= Testo fornito =
Ci sono due importanti novità sui tassi, che arrivano dalle prime due economie mondiali. Ieri sera, il presidente Donald Trump ha rilasciato un’intervista, nella quale ha posto sostanzialmente fine a una prassi lunga 25 anni, inaugurata dalla presidenza Clinton, in base alla quale la Casa Bianca non commenta mai, in un senso o nell’altro, le decisioni della Federal Reserve. Cosa ha detto Trump? In sostanza, che non è “entusiasta” della volontà espressa dall’istituto di continuare ad alzare i tassi, spiegando che ogni volta che l’economia americana cresce, la Fed vara la stretta e che fosse per lui non farebbe così, anche se ha aggiunto che ovviamente il governatore Jerome Powell sarà libero di fare ciò che meglio crede.

= Consegna attività =
Nel testo sui tassi riportato sopra, quale presidenza ha inaugurato la prassi per cui la Casa Bianca non commenta le decisioni della Federal Reserve?

= Elenco righe =
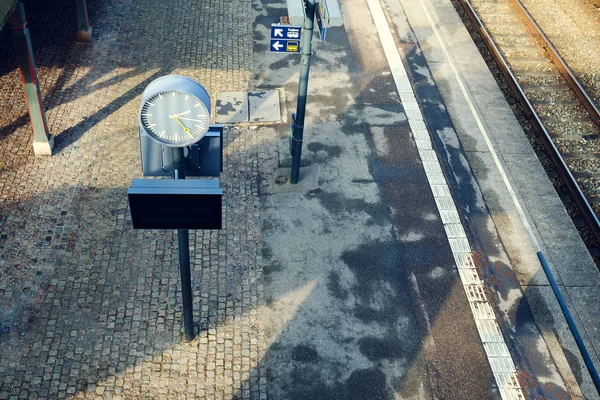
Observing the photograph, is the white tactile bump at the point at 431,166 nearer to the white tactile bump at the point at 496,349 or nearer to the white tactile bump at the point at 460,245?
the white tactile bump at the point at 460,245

---

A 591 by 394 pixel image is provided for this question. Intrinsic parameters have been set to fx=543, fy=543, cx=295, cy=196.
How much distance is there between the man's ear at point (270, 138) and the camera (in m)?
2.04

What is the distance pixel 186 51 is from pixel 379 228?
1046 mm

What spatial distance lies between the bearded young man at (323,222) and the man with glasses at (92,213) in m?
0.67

= Risultato esercizio =
La presidenza Clinton.